« Mommy », prix du jury du Festival de Cannes en 2014, a lancé la carrière de son metteur en scène, Xavier Dolan, alors âgé de 25 ans.
Dans une banlieue de Montréal, Diane (Anne Dorval) est convoquée par la directrice de l’institut fermé qui accueille son fils Steve (Antoine-Olivier Pilon). Psychotique, celui-ci a déclenché un incendie qui a gravement blessé un de ses camarades. Il est exclu.
Diane est une femme d’une quarantaine d’années qui n’a pas peur de dire à quiconque, y compris à la directrice, ses quatre vérités dans un dialecte québécois si populaire qu’il est sous-titré en français. Steve va donc revenir vivre chez elle. Elle appréhende ce retour, car elle sait que, dans ses moments de fureur, son fils peut être d’une violence sans limite. En même temps, elle vit avec lui une relation fusionnelle et souffrait de son éloignement. Lorsque son énergie se déverse du bon côté, il est drôle, imaginatif, séduisant, affectueux.
La vie de Diane et Steve est en montagnes russes, tour à tour empreinte d’une agressivité mortifère et d’une proximité presque incestueuse. L’intromission d’une seconde femme, Kyria (Suzanne Clément), va changer la donne. Kyria a récemment emménagé dans la maison d’en face. Elle a vécu il y a deux ans un traumatisme personnel qui l’a rendue bègue. Elle est fascinée par le couple étrange que forment Diane et Steve lorsqu’ils dansent lascivement ensemble sur une chanson de Céline Dion. Elle propose son aide. Steve accepte de préparer avec elle des examens qui lui donneront accès à une école d’art aux « States ».
Kyria crée un peu de distance salutaire entre la mère et le fils. Elle leur redonne de l’espoir, ils retrouvent la lumière, temporairement. Car si Xavier Dolan aime les personnages forts, en particulier les mères, qui gagnent des batailles, la vie finit par les rattraper.
Le spectateur sort ébouriffé de ce film bouleversant, réalisé par un tout jeune homme qui en a écrit le scénario, effectué la réalisation, exécuté le montage, dirigé les costumes, rédigé les sous-titres en français et en anglais.
La projection du film sur Arte était suivie de celle d’un documentaire de Tessa Louise-Salomé, « il était une fois… Mommy ». Il évoque l’incroyable processus créatif de Dolan. Les idées de film se bousculent dans sa tête. Il tente de les fixer par tout moyen : des phrases, des dessins, des photos, jetés sur des cahiers. Lorsqu’il se met au travail, il a déjà dans la tête les plans et le montage.
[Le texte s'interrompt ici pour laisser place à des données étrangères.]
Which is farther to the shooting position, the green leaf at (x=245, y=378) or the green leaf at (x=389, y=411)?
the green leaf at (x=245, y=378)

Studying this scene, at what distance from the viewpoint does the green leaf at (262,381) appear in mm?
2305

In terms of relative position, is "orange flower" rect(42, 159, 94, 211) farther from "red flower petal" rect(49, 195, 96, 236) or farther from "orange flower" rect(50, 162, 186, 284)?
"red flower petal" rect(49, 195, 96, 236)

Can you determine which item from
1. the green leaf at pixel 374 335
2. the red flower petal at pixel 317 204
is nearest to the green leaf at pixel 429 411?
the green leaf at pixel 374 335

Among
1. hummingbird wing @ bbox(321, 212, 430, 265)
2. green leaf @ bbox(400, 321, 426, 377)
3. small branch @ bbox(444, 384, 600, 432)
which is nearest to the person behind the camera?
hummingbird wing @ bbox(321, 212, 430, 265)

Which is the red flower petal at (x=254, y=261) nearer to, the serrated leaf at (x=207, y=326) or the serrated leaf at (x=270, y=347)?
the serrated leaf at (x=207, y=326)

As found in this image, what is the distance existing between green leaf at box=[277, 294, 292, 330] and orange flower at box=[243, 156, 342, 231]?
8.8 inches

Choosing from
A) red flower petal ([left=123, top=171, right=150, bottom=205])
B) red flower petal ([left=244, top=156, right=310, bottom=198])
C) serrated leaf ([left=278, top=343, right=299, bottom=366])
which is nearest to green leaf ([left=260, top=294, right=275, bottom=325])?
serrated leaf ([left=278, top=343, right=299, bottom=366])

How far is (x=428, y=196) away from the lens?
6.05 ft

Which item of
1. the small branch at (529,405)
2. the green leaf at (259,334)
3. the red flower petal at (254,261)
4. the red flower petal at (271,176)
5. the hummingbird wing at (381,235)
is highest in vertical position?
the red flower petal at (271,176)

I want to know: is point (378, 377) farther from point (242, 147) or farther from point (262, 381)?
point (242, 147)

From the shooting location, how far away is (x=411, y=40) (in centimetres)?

Lors du tournage, il joue les scènes, à quelques centimètres des acteurs, pour les faire entrer physiquement et frénétiquement, dans la dynamique de son projet.
Les trois acteurs principaux du film sont époustouflants : Anne Dorval dans le personnage d’une femme qui sait, comme dans l’accident automobile de la première scène, qu’une catastrophe arrivera nécessairement un jour, mais qui ne baisse pas les bras ; Suzanne Clément, dans celui d’une femme blessée par la vie qui trouve dans le couple foutraque que constituent ses voisins l’occasion de sortir du cercle des souvenirs qui l’obsèdent ; et aussi Antoine-Olivier Pilon, hallucinant dans le rôle d’un psychopathe aussi adorable que pervers.
Certaines scènes sont inoubliables. Steve, sur son skateboard, rêve de liberté et élargit de ses mains l’écran du spectateur, qui passe du carré au rectangle. Lorsque Kyria vient dire adieu à Diane, celle-ci évite de parler de Steve, et le dialogue des deux femmes se révèle irrémédiablement désajusté.
« Transhumances » a rendu compte d’un film plus récent de Xavier Dolan « Juste la fin du monde », qui a divisé la critique. Mommy a été salué unanimement, et justement, comme un chef-d’œuvre.